新型コロナウイルスの感染者が全国で最も多い東京都内の各保健所では、先月、担当者の残業時間が大幅に増え、「過労死ライン」と呼ばれる水準を超えるケースも相次いでいたことが分かりました。
新型コロナウイルスの感染が広がる中、保健所は電話による相談の対応をはじめ、検査機関への検体の運搬、それに濃厚接触者や感染経路の調査などの業務にあたってきました。
都内では、新たな感染者が1日に200人を超えるなどピークを迎えた先月、各保健所で担当者の残業が大幅に増えていました。
このうち、板橋区の保健所では、主な担当者13人の平均の残業時間が去年の同じ月のおよそ6倍にあたる86時間余りに上ったということです。
特に、区民からの相談の対応や、統計や報告の取りまとめにあたった担当者の中には、138時間に上った人もいたということです。
これは、労災が認められる可能性が高くなるいわゆる「過労死ライン」の月100時間を上回っています。
また、足立区では、主な担当者11人の平均の残業時間が70時間余りとなり、最も多い人は110時間に上ったということです。
このほか、千代田区や中央区、港区、それに中野区でも、100時間を超えたケースがあったということです。
こうした状況を改善するため、厚生労働省は、関係機関がそれぞれ集計や入力をしていた感染者の情報を、速やかに共有できるシステムを導入するなどの取り組みを進めています。

→ 課題内容: 本文の「新型コロナウイルスの感染が広」から始まり「った人もいたということです。」で終わる部分を、「担当者」を「職員」に置き換えて書き直してください。 次に示す行は、本文とは関係がありません。

→ 抽出行一覧:
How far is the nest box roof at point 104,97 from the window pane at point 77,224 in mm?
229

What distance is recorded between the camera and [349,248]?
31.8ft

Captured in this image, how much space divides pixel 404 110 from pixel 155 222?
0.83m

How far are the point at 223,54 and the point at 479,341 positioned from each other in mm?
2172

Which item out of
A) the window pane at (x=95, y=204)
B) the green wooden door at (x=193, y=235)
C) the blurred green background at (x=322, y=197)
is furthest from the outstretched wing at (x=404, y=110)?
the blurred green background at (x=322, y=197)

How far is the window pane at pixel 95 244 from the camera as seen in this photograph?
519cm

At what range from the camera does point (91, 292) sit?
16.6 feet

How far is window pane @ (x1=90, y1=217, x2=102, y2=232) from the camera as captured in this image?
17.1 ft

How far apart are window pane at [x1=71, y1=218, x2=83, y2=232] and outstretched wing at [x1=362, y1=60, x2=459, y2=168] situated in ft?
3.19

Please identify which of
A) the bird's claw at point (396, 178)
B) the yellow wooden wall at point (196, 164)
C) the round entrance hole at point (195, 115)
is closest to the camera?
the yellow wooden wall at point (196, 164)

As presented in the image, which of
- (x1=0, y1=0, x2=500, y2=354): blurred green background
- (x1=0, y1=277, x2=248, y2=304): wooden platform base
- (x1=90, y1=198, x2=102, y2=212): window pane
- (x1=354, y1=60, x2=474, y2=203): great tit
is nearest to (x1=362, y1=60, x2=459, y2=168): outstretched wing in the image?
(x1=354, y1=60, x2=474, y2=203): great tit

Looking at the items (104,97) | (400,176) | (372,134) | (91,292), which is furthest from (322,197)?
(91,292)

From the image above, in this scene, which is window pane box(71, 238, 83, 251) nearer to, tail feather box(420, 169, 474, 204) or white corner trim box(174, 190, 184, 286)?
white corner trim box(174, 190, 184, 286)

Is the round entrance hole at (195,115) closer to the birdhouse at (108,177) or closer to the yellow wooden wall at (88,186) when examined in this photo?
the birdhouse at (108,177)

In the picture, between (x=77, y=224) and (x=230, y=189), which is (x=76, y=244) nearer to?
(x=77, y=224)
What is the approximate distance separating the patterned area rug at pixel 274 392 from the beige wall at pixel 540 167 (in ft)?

→ 解答:
新型コロナウイルスの感染が広がる中、保健所は電話による相談の対応をはじめ、検査機関への検体の運搬、それに濃厚接触者や感染経路の調査などの業務にあたってきました。
都内では、新たな感染者が1日に200人を超えるなどピークを迎えた先月、各保健所で職員の残業が大幅に増えていました。
このうち、板橋区の保健所では、主な職員13人の平均の残業時間が去年の同じ月のおよそ6倍にあたる86時間余りに上ったということです。
特に、区民からの相談の対応や、統計や報告の取りまとめにあたった職員の中には、138時間に上った人もいたということです。